On Wednesday morning, Attorney General Merrick B. Garland announced the formation of the new task force, noting that its aim would be to enforce the punishing array of economic sanctions that have been levied against Russia since its invasion of Ukraine last week.
“The Justice Department will use all of its authorities to seize the assets of individuals and entities who violate these sanctions,” Garland said. “We will leave no stone unturned in our efforts to investigate, arrest and prosecute those whose criminal acts enable the Russian government to continue this unjust war. Let me be clear: If you violate our laws, we will hold you accountable.”
Familiar tools
Experts say the work of tracking and seizing the assets will rely on a combination of intelligence-gathering, data analysis and cooperation with international partners, which is common in criminal investigations.
“We’ve seen asset seizures in the past. We have seen yachts and apartments and stuff taken,” said Daniel P. Ahn, a global fellow at the Woodrow Wilson International Center for Scholars and a former chief economist for the Department of State. “This is a difference of scale, rather than a difference of instrument.”
Ahn said that identifying the real owners of some assets will be a “sticky intelligence problem.” Assets owned by extremely wealthy individuals are often controlled by a complex web of shell companies and other entities that disguise what law enforcement officials refer to as the “beneficial owner.”
Yachts on the move
Since the countries of the European Union, the United Kingdom, the U.S. and other allies began leveling sanctions on Russian banks and wealthy supporters of Putin, mega yachts owned, or believed to be owned, by Russian oligarchs have been tracked leaving ports in countries that have joined in the sanctions.
Several have sailed to the Republic of Maldives, an island chain in the Indian Ocean that does not have an extradition treaty with the United States.
On Wednesday, the oligarch Roman Abramovich, who owns the highly successful London-based football club Chelsea, announced that he had put the club up for sale, in the process writing off some $2 billion in loans he has made to it.

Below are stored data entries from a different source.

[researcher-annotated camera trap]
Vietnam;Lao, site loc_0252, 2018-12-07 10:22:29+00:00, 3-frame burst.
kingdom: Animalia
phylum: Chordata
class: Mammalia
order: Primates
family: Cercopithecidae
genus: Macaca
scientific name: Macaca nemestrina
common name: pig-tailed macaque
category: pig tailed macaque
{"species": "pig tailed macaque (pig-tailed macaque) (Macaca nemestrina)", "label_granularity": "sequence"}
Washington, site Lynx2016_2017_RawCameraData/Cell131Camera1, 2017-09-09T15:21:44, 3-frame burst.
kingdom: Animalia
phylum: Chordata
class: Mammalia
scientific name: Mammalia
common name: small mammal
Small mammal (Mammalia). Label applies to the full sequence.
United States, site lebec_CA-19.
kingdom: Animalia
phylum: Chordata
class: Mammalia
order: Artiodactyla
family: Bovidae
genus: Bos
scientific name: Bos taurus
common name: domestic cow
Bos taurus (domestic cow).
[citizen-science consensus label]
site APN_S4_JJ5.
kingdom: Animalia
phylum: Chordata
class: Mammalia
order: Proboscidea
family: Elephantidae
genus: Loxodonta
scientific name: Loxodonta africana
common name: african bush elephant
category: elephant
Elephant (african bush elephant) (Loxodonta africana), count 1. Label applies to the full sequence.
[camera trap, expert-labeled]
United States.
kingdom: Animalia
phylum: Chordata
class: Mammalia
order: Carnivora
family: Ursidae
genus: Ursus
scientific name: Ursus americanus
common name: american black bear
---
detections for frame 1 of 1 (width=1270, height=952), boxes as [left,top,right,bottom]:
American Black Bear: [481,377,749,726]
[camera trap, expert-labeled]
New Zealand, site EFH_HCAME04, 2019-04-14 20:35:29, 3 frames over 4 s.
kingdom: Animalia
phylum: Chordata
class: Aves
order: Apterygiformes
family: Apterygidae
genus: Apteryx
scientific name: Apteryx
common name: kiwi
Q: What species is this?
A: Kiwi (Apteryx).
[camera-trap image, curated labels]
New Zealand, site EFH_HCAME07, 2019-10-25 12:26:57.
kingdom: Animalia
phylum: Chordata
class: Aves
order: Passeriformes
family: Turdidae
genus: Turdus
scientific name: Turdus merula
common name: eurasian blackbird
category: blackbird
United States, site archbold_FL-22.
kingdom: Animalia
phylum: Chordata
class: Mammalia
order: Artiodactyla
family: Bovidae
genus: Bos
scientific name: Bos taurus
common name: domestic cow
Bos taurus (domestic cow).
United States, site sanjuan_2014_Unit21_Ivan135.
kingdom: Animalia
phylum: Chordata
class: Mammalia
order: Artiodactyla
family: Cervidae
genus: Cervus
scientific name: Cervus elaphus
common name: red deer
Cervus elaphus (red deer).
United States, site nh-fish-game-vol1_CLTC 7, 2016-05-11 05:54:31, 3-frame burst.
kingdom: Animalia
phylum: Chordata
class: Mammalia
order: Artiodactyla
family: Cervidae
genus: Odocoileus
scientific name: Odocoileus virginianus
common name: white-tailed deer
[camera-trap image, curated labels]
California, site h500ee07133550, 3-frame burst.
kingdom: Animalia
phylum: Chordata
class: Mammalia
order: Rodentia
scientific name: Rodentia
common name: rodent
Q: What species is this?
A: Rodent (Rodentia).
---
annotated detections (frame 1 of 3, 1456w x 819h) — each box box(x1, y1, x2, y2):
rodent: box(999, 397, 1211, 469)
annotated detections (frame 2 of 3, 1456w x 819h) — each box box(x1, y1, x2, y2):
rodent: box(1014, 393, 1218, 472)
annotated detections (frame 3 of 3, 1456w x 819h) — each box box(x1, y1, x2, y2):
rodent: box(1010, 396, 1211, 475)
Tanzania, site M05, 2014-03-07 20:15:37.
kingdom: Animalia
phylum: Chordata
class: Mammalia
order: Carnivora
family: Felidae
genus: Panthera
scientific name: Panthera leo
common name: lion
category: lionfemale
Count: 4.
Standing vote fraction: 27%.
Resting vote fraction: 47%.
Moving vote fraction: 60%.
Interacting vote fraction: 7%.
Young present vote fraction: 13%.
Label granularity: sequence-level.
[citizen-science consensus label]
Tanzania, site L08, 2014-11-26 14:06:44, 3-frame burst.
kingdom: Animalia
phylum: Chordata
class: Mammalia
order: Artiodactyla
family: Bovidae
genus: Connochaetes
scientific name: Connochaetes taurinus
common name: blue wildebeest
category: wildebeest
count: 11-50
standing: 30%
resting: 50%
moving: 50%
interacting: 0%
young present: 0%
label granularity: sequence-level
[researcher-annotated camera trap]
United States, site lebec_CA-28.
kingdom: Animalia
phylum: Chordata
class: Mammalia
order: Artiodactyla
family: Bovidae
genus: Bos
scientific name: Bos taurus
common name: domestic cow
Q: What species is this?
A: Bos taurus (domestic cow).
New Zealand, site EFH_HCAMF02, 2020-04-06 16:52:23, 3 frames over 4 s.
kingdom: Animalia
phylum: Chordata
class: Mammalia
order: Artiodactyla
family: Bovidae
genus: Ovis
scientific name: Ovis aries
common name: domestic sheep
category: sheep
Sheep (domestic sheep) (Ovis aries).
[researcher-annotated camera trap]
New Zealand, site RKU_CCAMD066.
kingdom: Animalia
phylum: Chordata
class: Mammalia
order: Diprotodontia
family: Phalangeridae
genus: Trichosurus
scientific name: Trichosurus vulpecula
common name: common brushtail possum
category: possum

On Tuesday, a member of the British Parliament said in a speech to the House of Commons that Abramovich was also trying to sell off a number of luxury properties in London.
Unloading obvious assets
Experts say they believe the oligarchs may try to dispose of assets that can be most easily linked to them in the hope that their seizure will satisfy Western governments.
“If I’m a kleptocrat, and I don’t want them to get the bulk of my stuff, I’m going to throw away the stuff that everybody knows about, and then they’ll hopefully leave me alone,” Jim Richards, founder and principal of RegTech Consulting, told VOA.
Richards, who was the director of financial crimes risk management for Wells Fargo & Company for a dozen years, said Abramovich and other oligarchs will have been careful to have large amounts of wealth hidden in complex holdings that will be difficult or impossible for law enforcement agencies to detect.
“I mean, the last thing these guys want is for their girlfriends, their kids and themselves to all end up in some apartment in Moscow,” he said.
Aim of sanctions
As Western nations continue to pile sanctions on the Russian economy, their ultimate objective could be questioned.
Ahn said there are three aims when it comes to sanctions, which may or may not overlap. The first is to inflict economic damage on the target. The second is to deter or reverse specific behaviors. The third is to express disapproval of specific actions by the party being sanctioned and/or solidarity with a victim of those actions.
Ahn said that to the degree the sanctions imposed on Russia are aimed at doing economic damage, they have been a “qualified success” so far. Time will likely worsen the effects on the Russian economy. But when it comes to preventing or reversing Russia’s aggression against Ukraine, the sanctions have plainly failed, at least so far.
The symbolic success of sanctions regimes is typically greater the more multilateral they are, Ahn said. On that score, the actions taken against Russia have been quite successful, doing significant reputational damage to Putin’s government.